= DOCUMENT SEGMENT =
——————————
Re: [PATCH 1/1] vhost: Protect the virtqueue from being cleared whilst still in use

Stefano Garzarella <sgarzare@xxxxxxxxxx> · Wed, 2 Mar 2022 16:36:43 +0100

On Wed, Mar 02, 2022 at 09:50:38AM -0500, Michael S. Tsirkin wrote:
On Wed, Mar 02, 2022 at 03:11:21PM +0100, Stefano Garzarella wrote:
On Wed, Mar 02, 2022 at 08:35:08AM -0500, Michael S. Tsirkin wrote:
> On Wed, Mar 02, 2022 at 10:34:46AM +0100, Stefano Garzarella wrote:
> > On Wed, Mar 02, 2022 at 07:54:21AM +0000, Lee Jones wrote:
> > > vhost_vsock_handle_tx_kick() already holds the mutex during its call
> > > to vhost_get_vq_desc().  All we have to do is take the same lock
> > > during virtqueue clean-up and we mitigate the reported issues.
> > >
> > > Link: https://syzkaller.appspot.com/bug?extid=279432d30d825e63ba00
> >
> > This issue is similar to [1] that should be already fixed upstream by [2].
> >
> > However I think this patch would have prevented some issues, because
> > vhost_vq_reset() sets vq->private to NULL, preventing the worker from
> > running.
> >
> > Anyway I think that when we enter in vhost_dev_cleanup() the worker should
> > be already stopped, so it shouldn't be necessary to take the mutex. But in
> > order to prevent future issues maybe it's better to take them, so:
> >
> > Reviewed-by: Stefano Garzarella <sgarzare@xxxxxxxxxx>
> >
> > [1]
> > https://syzkaller.appspot.com/bug?id=993d8b5e64393ed9e6a70f9ae4de0119c605a822
> > [2] https://git.kernel.org/pub/scm/linux/kernel/git/torvalds/linux.git/commit/?id=a58da53ffd70294ebea8ecd0eb45fd0d74add9f9
>
>
> Right. I want to queue this but I would like to get a warning
> so we can detect issues like [2] before they cause more issues.
——————————
= TASK DIRECTIONS =
Answer these questions about the vhost patch thread:
1. Which function already holds the mutex during its call to vhost_get_vq_desc()?
2. What does vhost_vq_reset() set to NULL?
3. What does the final reply say it would like to get, so that issues like [2] can be detected earlier?

= PROVIDED DATA =
——————————
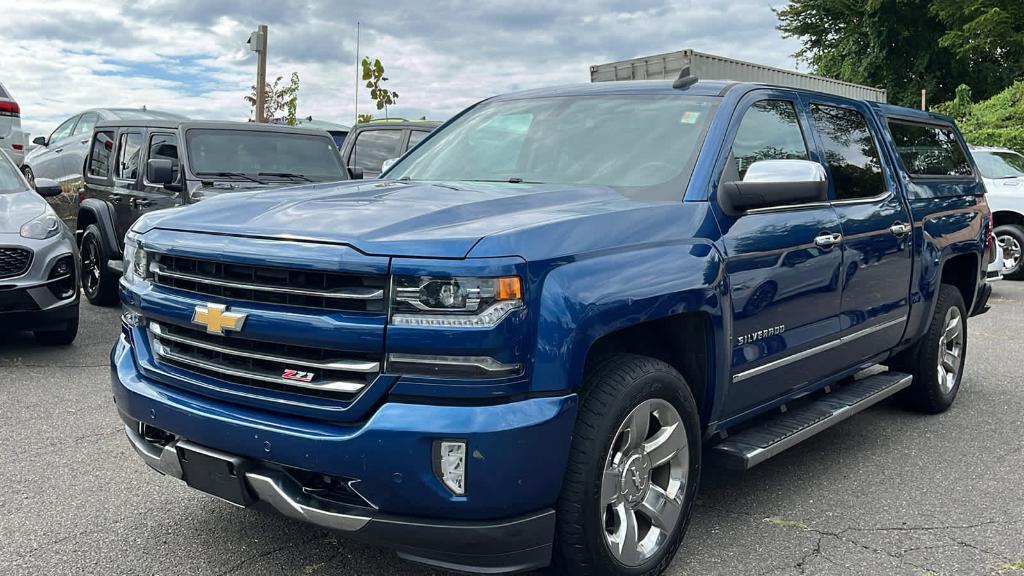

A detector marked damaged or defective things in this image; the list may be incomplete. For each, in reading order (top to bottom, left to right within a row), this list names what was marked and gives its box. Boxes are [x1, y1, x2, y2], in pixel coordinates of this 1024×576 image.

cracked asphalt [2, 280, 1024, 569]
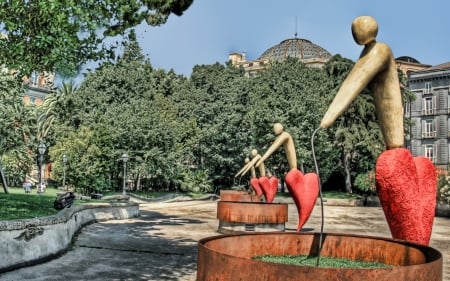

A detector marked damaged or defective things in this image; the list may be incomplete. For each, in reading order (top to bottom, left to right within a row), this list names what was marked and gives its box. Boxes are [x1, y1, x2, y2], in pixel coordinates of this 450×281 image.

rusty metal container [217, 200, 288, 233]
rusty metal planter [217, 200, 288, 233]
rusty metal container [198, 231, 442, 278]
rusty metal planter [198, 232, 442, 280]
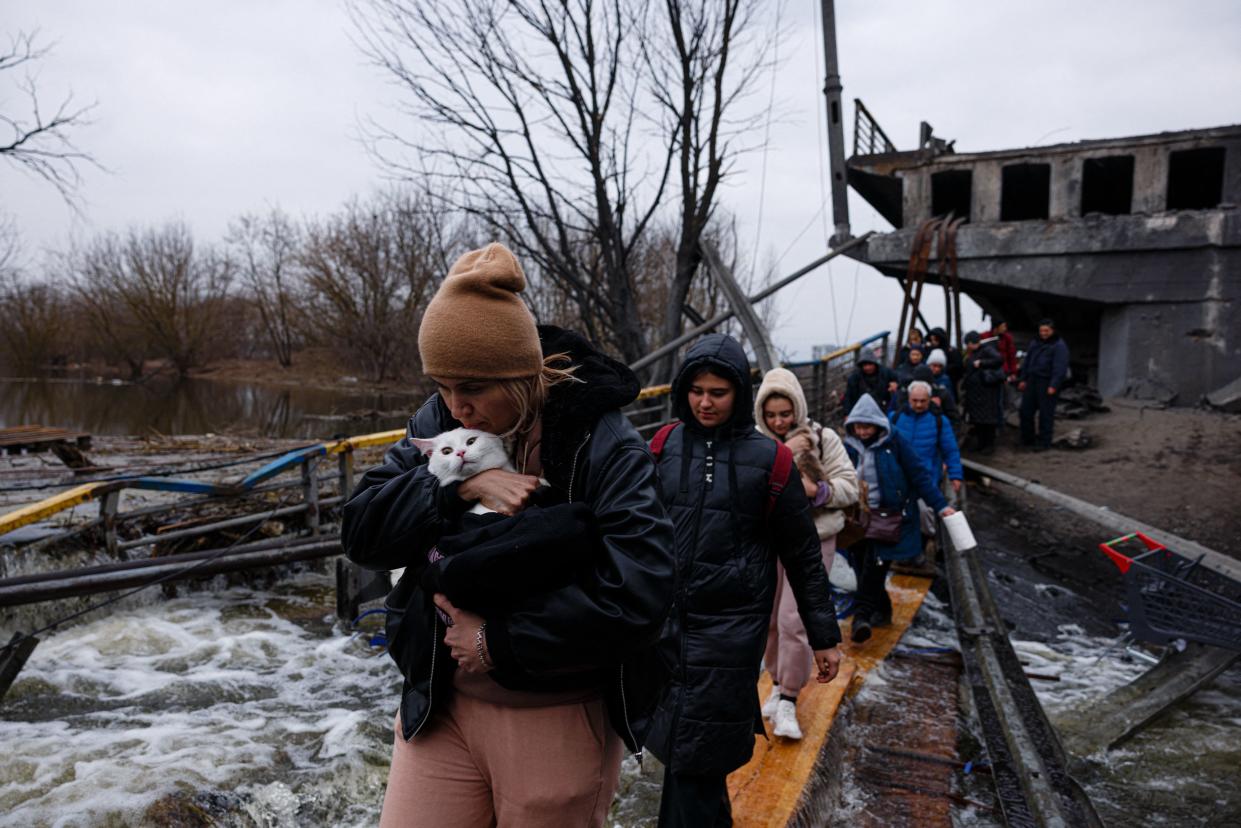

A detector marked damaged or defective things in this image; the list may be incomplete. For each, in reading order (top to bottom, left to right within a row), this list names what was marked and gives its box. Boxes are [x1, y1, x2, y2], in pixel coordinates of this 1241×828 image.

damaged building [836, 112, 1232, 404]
——————————
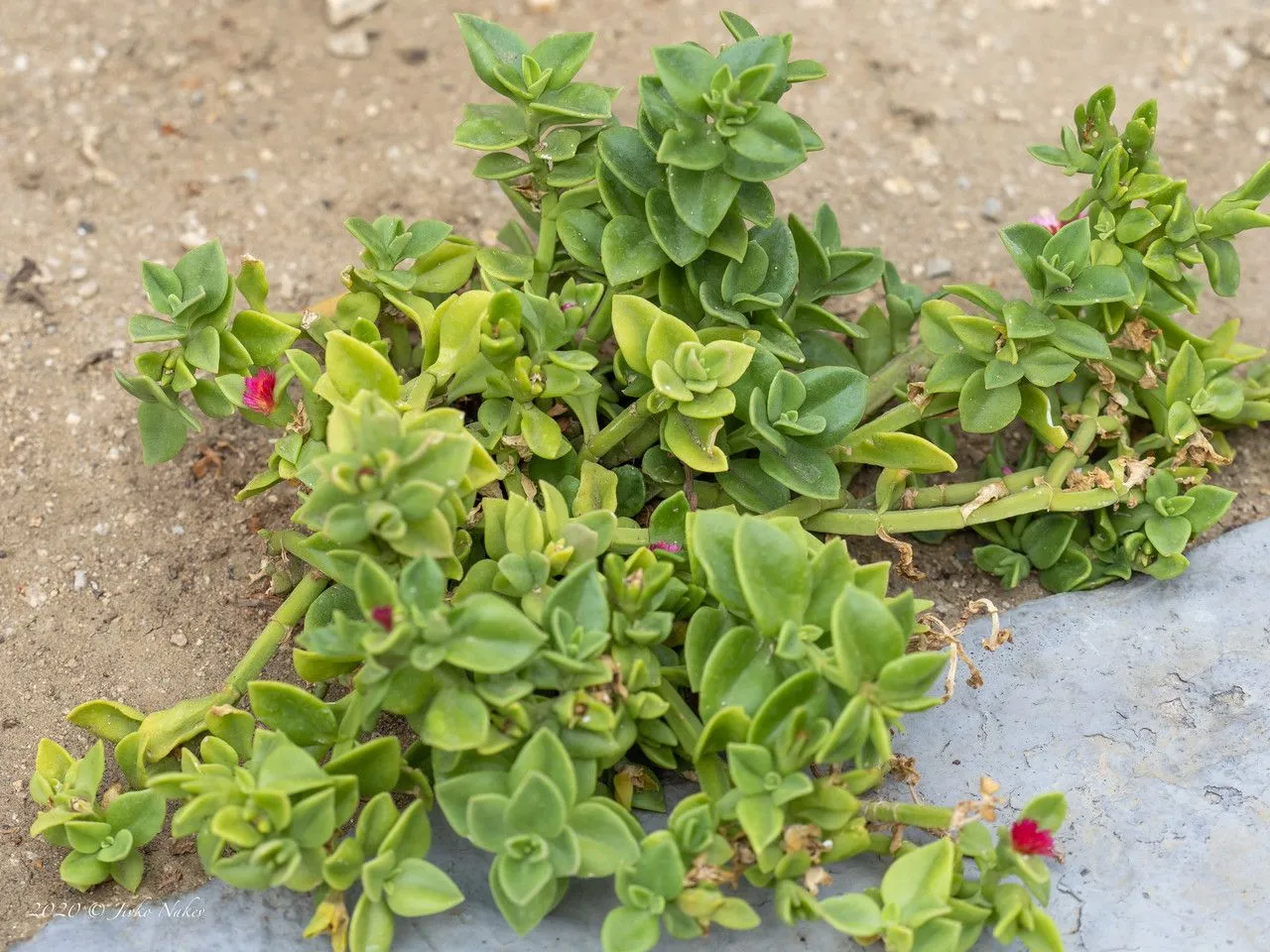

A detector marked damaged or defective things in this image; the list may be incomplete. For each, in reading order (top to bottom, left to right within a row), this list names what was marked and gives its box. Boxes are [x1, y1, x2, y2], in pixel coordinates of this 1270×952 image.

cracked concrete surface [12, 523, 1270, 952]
——————————
= YOUR RESPONSE =
1. vhost_vsock_handle_tx_kick()
2. vq->private
3. A warning